> SELECTED PASSAGE
-------------------------

Apple won the prize for becoming the first trillion-dollar company in the U.S. last week. But barring a recession, I suspect it won’t be long before Alphabet, Amazon and Microsoft—each valued at between $800 billion and $900 billion—join the club.
Why? Because all four companies—along with other data-rich firms like IBM, Facebook, Salesforce and Chinese giants Baidu, Alibaba and Tencent—are investing heavily in artificial intelligence. And almost every thoughtful business leader I know thinks AI will transform the business landscape in the decade to come. Sales and profits will inevitably follow.
How should other companies, not directly involved in this race of giants, prepare for the technological onslaught? That was the subject of a virtual gathering Fortune held for members of its CEO Initiative last week. Joining us was Accenture’s Paul Daugherty, co-author of the book Human + Machine; Reimagining Work in the Age of AI. He focused his comments on what kind of skills companies will need in the AI future. Some excerpts:
“It isn’t necessarily the STEM skills, and it isn’t necessarily the coders and machine learning specialists…There is one new set of jobs where people will need to help AI, to help the machines, and we call these ‘trainers, explainers and sustainers… We have been hiring people like sociologists, psychologists and even poetry majors who really understand the nuance of language and can help train the engineers and the machines. Then there is a second broad category of people where AI and the like will help them do their jobs more effectively, increase their productivity, and give them, in essence, new superpowers…
“It’s going to be hard to find people with these skills in the market because some of these things don’t exist at scale in the market now. So we believe the right approach is (for companies) to invest in new learning platforms so you are able to bring your employees along as these new skills emerge…
“We did an interesting survey as part of the book (in which) we asked executives if their workforce was ready for AI, and 65% said ‘no, our workforce isn’t ready.’ Then we asked: ‘Are you investing in training for your workforce,’ and only 3% said ‘yes.'”

-------------------------

> PARTS OF THE EXERCISE
A) Print the part of the article on AI and the workforce between "Apple won the" and "will inevitably follow.", inclusive.
B) In the survey described in the article on AI and the workforce, what share of executives said they were investing in training for their workforce?
C) According to the article on AI and the workforce, why does Paul Daugherty think companies should invest in new learning platforms? Answer in one to three sentences.

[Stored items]
-------------------------

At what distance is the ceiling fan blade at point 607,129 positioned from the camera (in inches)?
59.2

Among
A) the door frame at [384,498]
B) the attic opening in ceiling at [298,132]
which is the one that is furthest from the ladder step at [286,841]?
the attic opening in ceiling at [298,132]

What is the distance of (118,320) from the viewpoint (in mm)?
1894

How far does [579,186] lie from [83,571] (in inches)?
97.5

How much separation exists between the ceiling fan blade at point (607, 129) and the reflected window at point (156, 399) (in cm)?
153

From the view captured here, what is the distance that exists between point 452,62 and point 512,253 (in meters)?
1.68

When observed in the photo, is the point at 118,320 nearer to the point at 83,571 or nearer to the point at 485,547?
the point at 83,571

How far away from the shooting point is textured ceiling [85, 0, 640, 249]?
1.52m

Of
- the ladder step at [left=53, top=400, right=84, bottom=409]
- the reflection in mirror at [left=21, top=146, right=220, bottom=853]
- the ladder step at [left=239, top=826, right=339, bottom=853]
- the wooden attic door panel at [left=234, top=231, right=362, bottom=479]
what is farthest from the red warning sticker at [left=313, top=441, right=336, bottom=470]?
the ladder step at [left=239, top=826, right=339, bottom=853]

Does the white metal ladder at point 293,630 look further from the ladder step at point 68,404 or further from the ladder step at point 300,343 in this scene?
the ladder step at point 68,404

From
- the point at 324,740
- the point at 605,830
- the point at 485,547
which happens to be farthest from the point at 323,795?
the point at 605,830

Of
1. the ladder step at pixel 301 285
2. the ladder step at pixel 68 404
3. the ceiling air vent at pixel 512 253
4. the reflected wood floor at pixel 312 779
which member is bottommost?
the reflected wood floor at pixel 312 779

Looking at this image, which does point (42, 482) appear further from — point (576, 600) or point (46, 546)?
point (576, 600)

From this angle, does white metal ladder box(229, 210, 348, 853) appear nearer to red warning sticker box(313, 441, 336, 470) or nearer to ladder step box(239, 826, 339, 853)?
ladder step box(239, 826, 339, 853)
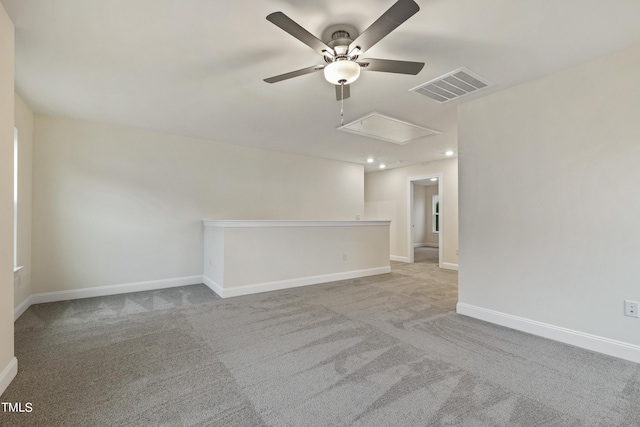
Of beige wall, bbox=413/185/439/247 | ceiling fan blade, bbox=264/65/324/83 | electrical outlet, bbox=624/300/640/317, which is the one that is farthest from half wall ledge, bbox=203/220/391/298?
beige wall, bbox=413/185/439/247

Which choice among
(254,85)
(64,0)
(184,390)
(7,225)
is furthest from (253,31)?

-------------------------

> REPLIES
A)
Apple won the prize for becoming the first trillion-dollar company in the U.S. last week. But barring a recession, I suspect it won’t be long before Alphabet, Amazon and Microsoft—each valued at between $800 billion and $900 billion—join the club.
Why? Because all four companies—along with other data-rich firms like IBM, Facebook, Salesforce and Chinese giants Baidu, Alibaba and Tencent—are investing heavily in artificial intelligence. And almost every thoughtful business leader I know thinks AI will transform the business landscape in the decade to come. Sales and profits will inevitably follow.

B) Only 3%.

C) It will be hard to find people with the needed skills in the market, because some of those skills don't yet exist at scale. Learning platforms let companies bring their own employees along as the new skills emerge.